I just finished my first real semester at UTEP (not counting a summer session course), and my comics offerings were slim but good. Students in my "Dramatic Modes of the English Language Arts" were asked to read from Big Fat Little Lit and/or the Smithsonian Collection of Comic-Book Stories. Students on my "English Lab" course had the opportunity to craft lesson plans from excerpts from Will Eisner's "Izzy the Cockroach" and the web-comic version of "After the Deluge." I also had an article on graphic novels and the "Genre vs. Format" debate published in The ALAN Review, was part of an NCTE web seminar on teaching graphic novels, was part of 4 presentations on sequential art and literacy at the NCTE national convention, and was a keynote or guest speaker at several state-level NCTE conferences (New Hampshire, Iowa, Oregon and North Carolina).
As full of comics goodness as 2008 was for me and those willing to listen to me, Spring semester and the first half of 09 look to really be buzzing with Carter-crafted graphic novel pedagogy excitement!:
1. I'll have an article on graphic novels in a journal with major circulation that should finally extend the conversation on GN's and education beyond the "phase 1" mode of defining and listing. More on that when it is available, but expect something in March in a journal that reaches almost 110,000 readers.
2. I'll be teaching my "English Lab" course again and will touch on graphic novels in the same ways as mentioned before and in asking students to consider full definitions of text, reading, literacy, and the English Language Arts as defined by NCTE.
3. I'll be offering a special topics graduate-level course entitled "Teaching the Graphic Novel" which will explore research and scholarship on teaching GN's in k-12 settings with multiple student populations. And, of course, we'll be reading great graphic novels -- standards like Maus and Persepolis -- and newer titles like La Perdida, American Widow, and The Education of Hopey Glass. We'll throw in some comics scholarship, some critical theory, and some process assignments and hopefully have a blast.
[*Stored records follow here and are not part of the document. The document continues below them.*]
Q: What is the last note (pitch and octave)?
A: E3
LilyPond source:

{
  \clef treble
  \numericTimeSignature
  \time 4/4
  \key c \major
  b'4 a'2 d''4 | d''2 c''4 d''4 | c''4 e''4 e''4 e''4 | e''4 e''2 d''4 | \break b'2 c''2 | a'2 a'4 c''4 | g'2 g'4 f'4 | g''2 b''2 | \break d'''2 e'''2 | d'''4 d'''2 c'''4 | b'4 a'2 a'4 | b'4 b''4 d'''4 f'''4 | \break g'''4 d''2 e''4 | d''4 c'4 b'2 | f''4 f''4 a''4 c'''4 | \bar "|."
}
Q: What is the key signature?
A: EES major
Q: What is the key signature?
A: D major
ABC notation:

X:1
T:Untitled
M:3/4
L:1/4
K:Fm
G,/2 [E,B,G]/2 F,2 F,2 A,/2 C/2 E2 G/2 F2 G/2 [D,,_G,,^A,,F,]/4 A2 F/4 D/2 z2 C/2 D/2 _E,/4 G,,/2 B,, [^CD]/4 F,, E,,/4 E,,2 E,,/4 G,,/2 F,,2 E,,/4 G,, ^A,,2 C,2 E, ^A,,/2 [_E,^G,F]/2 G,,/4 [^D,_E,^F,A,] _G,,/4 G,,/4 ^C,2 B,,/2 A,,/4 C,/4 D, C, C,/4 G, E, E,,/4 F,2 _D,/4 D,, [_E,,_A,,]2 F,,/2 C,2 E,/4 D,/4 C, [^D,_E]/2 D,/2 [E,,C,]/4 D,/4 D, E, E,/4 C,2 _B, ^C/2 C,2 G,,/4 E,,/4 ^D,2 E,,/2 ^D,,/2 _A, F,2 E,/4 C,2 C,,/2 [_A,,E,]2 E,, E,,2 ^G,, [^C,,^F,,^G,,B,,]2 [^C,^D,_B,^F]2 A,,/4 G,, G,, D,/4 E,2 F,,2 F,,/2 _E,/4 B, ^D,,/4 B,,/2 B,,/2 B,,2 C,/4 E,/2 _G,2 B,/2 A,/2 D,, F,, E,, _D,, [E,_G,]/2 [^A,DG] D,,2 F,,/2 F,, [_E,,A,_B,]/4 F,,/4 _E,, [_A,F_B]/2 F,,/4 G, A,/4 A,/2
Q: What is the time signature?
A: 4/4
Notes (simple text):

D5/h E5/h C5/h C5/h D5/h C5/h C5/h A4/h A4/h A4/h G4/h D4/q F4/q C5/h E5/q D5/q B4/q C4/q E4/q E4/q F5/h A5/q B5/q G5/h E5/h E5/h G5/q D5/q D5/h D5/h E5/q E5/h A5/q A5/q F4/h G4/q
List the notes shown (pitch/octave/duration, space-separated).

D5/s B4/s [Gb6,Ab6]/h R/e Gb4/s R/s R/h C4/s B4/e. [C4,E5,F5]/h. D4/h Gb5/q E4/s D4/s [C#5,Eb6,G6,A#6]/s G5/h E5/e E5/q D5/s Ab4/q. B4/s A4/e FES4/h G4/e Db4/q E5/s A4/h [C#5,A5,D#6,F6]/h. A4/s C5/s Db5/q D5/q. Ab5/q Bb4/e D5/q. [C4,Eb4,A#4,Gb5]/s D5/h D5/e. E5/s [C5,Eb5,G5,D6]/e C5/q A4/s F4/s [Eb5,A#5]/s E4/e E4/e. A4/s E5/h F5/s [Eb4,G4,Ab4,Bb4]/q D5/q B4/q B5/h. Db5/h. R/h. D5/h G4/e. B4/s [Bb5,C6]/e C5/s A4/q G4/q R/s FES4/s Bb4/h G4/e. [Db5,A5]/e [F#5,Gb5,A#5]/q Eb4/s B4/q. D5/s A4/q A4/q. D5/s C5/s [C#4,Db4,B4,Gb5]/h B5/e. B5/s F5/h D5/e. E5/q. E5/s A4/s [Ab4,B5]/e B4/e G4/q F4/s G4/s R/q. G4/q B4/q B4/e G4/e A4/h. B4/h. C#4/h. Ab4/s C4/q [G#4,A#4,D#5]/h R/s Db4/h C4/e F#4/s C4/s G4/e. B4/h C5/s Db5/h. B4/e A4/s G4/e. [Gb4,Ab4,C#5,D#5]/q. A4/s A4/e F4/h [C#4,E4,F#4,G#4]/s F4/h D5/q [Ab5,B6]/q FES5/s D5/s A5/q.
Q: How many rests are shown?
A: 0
4. In that class, we'll be reading Watchmen, and I hope to be able to work with an area theatre to host a special viewing for my class and maybe even do a talk on the novel before or after the viewing. Let's hope all the red tape clears and the movie actually makes it to the box office!!
5. I'm hosting a mini-conference on "The Comics in El Paso" which I should have subtitled "Border Issues" since the folks who will be speaking, Jaime Portillo, Julian Lawler, and keynote Jai Nitz will all talk about how El Paso and Juarez influence or influenced their recent work, and one reads comics by literally crossing borders from panel to panel.
6. I have had major positive news from my publisher about my second edited collection on teaching graphic novels and will be very busy getting the manuscript prepped for an Autumn 09 debut.
7. Number 6 happened in part because my first book on the subject, Building Literacy Connections with Graphic Novels: Page by Page, Panel by Panel, continues to do well. It is in its second printing and has broken the 100,000 rank at Amazon.com several times over the past few months. That might not ever top the time I saw it in the top 15,000 titles, but that's still pretty good.
8. There's the possibility that a chapter in a book on teaching graphic novels at the college level might finally get published and also coincide nicely with the release of the Watchmen movie, and I have at least two other chapters or articles accepted on comics and pedagogy for further-down-the-road ventures, and I have three entries for the upcoming revised edition of an encyclopedia of comic art to get to the editor.
9. I'll also be continuing work on the conference front: I'll be a keynote speaker at the first-annual Graphica Conference in NYC, assuming the parties involved can get some things sorted out, and I'll be workshopping on comics and literacy elements in Missouri at the big "Write to Learn" conference.
And that's just what I know for now. I'll keep looking for new possibilities and doing scholarship/research on SANE issues 'till it drives me crazy, or 'till it tenures me. Oh, hell, who am I kidding? I'll keep at as long as I'm able, which I hope will be a long time.